Exercise directions: The word "taurinus" marks the lines to find; copy every such line from the data below.

Exercise input:
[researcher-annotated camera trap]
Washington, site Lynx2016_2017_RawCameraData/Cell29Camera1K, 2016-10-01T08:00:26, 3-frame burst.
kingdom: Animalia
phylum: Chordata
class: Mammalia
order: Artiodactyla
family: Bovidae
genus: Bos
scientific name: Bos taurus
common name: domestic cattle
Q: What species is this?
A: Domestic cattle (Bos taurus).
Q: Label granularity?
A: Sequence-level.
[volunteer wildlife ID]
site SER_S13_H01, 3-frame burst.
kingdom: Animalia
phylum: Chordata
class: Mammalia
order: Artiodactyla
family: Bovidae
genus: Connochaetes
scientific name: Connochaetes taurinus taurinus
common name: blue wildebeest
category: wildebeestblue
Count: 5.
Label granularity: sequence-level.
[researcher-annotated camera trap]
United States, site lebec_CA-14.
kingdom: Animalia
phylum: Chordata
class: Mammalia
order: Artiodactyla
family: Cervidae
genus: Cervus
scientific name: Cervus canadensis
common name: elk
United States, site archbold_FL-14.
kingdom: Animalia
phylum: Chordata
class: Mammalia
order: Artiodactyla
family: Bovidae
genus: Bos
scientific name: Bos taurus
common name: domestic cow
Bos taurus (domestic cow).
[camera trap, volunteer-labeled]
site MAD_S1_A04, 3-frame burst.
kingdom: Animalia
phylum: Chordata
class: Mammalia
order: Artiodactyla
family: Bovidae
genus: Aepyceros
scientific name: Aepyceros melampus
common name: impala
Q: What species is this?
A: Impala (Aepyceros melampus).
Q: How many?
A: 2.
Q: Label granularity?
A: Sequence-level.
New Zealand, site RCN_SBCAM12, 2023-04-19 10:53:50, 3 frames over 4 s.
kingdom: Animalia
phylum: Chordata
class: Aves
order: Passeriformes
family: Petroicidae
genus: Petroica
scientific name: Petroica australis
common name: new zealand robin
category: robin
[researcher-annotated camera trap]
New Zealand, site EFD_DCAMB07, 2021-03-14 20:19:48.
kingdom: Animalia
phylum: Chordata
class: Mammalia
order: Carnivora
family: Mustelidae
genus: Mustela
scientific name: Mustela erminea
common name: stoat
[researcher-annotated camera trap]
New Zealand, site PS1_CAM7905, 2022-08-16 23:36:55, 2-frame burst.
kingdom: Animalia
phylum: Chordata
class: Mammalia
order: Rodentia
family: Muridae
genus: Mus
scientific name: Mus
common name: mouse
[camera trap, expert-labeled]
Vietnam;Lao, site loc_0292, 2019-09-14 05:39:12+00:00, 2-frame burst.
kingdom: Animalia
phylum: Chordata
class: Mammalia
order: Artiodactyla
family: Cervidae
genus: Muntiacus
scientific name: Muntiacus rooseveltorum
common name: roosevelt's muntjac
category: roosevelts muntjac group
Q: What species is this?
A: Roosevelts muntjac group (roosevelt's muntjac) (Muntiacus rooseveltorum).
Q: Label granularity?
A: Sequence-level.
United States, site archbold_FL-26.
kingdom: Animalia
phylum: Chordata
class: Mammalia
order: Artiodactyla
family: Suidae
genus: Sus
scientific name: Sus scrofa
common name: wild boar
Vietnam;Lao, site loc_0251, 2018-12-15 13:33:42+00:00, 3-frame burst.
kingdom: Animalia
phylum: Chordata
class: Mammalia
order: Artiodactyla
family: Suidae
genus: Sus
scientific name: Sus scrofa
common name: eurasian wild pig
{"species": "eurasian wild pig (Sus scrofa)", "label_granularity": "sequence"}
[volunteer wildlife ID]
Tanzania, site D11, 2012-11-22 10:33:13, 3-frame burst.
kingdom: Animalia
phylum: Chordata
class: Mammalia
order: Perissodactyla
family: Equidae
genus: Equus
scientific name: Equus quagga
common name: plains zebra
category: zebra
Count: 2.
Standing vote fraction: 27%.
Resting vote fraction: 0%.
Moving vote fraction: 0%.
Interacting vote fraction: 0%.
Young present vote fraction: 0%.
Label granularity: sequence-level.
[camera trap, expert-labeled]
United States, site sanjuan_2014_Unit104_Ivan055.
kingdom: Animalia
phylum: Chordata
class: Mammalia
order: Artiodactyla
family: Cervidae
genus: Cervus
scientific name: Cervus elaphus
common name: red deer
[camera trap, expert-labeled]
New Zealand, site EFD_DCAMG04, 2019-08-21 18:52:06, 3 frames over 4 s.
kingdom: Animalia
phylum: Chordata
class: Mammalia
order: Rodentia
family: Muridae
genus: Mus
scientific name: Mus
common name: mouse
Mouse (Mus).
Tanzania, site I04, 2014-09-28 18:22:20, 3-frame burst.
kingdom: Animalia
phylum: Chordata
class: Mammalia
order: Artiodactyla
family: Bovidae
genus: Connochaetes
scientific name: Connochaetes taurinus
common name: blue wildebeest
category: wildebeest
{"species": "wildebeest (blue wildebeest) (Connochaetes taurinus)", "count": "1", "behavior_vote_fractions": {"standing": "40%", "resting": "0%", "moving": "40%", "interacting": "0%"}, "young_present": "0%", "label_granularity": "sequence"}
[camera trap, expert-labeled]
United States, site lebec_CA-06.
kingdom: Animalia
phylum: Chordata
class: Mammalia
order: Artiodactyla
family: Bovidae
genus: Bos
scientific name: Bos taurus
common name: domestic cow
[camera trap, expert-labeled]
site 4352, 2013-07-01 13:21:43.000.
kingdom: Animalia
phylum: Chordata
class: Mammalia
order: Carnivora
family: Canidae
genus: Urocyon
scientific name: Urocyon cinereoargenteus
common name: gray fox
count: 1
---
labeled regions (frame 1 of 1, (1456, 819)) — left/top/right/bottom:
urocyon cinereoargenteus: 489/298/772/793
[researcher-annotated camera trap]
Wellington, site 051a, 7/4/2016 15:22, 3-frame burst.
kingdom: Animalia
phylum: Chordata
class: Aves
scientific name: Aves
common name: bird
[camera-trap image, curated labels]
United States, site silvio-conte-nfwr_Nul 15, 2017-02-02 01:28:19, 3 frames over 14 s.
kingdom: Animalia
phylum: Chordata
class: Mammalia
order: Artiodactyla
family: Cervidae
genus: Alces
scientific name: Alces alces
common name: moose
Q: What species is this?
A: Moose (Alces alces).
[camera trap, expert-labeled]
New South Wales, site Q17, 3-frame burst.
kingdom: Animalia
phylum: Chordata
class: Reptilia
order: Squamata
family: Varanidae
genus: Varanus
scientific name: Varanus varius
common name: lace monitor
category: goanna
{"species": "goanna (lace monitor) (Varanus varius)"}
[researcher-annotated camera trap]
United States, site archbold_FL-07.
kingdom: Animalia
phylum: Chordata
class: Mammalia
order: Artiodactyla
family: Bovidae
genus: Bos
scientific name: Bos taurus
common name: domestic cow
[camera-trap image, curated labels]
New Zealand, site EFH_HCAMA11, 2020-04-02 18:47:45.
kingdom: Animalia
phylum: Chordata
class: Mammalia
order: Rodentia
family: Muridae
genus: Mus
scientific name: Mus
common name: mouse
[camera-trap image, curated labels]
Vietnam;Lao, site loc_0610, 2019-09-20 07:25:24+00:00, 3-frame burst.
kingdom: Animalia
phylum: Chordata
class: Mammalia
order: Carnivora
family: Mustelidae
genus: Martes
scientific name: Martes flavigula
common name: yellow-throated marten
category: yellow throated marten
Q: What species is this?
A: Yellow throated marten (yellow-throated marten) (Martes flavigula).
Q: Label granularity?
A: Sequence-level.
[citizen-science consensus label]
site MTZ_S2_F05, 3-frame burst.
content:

Response area:
scientific name: Connochaetes taurinus taurinus
scientific name: Connochaetes taurinus
{"species": "wildebeest (blue wildebeest) (Connochaetes taurinus)", "count": "1", "behavior_vote_fractions": {"standing": "40%", "resting": "0%", "moving": "40%", "interacting": "0%"}, "young_present": "0%", "label_granularity": "sequence"}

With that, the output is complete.